Dataset excerpts:
☆ ☆ ☆ ☆
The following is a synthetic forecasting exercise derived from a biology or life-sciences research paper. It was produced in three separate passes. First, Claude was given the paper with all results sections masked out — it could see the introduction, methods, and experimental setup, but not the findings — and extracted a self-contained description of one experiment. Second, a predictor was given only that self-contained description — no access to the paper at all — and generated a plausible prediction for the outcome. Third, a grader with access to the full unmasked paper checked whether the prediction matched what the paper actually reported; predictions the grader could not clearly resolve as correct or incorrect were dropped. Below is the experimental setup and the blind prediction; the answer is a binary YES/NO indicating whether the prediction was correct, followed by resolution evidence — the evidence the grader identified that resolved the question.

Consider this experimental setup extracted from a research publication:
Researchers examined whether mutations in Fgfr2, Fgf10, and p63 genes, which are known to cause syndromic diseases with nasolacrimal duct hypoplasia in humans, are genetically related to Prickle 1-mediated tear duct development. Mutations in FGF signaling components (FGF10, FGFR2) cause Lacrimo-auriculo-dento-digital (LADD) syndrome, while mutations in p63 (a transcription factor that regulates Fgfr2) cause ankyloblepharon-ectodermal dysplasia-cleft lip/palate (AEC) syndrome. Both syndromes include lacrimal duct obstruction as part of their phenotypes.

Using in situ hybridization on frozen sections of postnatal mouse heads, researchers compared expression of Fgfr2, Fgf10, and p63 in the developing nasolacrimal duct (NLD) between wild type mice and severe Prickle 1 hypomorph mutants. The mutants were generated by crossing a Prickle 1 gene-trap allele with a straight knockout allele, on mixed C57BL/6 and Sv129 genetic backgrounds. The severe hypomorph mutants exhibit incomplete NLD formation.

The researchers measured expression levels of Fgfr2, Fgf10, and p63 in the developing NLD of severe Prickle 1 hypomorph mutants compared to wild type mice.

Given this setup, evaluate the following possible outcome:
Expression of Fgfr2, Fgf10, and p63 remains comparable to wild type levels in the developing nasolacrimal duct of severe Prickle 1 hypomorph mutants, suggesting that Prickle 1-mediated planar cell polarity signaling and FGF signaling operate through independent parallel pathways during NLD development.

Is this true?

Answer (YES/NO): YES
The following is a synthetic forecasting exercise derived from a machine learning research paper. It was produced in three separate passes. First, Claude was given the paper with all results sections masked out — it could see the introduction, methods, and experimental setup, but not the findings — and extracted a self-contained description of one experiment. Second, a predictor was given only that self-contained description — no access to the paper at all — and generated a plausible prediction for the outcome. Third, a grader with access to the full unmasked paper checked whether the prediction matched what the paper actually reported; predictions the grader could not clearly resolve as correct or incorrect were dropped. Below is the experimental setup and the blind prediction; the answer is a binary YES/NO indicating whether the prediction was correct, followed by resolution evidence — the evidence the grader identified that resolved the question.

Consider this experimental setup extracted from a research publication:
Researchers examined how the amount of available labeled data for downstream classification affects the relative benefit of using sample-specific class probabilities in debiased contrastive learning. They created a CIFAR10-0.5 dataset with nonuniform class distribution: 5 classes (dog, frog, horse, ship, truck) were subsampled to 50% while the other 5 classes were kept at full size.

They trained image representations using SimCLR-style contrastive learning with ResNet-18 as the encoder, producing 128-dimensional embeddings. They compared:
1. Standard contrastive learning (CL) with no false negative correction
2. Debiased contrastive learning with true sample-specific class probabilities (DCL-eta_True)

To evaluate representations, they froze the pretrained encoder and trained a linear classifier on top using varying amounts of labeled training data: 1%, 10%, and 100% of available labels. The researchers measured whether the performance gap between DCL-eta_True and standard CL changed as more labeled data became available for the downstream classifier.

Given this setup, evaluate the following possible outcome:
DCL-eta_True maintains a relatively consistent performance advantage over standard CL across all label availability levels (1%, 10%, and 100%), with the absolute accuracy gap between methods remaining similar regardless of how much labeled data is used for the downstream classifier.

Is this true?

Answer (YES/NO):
☆ ☆ ☆ ☆
• _Task goal_
Copy each line of the records above that carries the word "while".

• _Answer to this exercise_
Researchers examined whether mutations in Fgfr2, Fgf10, and p63 genes, which are known to cause syndromic diseases with nasolacrimal duct hypoplasia in humans, are genetically related to Prickle 1-mediated tear duct development. Mutations in FGF signaling components (FGF10, FGFR2) cause Lacrimo-auriculo-dento-digital (LADD) syndrome, while mutations in p63 (a transcription factor that regulates Fgfr2) cause ankyloblepharon-ectodermal dysplasia-cleft lip/palate (AEC) syndrome. Both syndromes include lacrimal duct obstruction as part of their phenotypes.
Researchers examined how the amount of available labeled data for downstream classification affects the relative benefit of using sample-specific class probabilities in debiased contrastive learning. They created a CIFAR10-0.5 dataset with nonuniform class distribution: 5 classes (dog, frog, horse, ship, truck) were subsampled to 50% while the other 5 classes were kept at full size.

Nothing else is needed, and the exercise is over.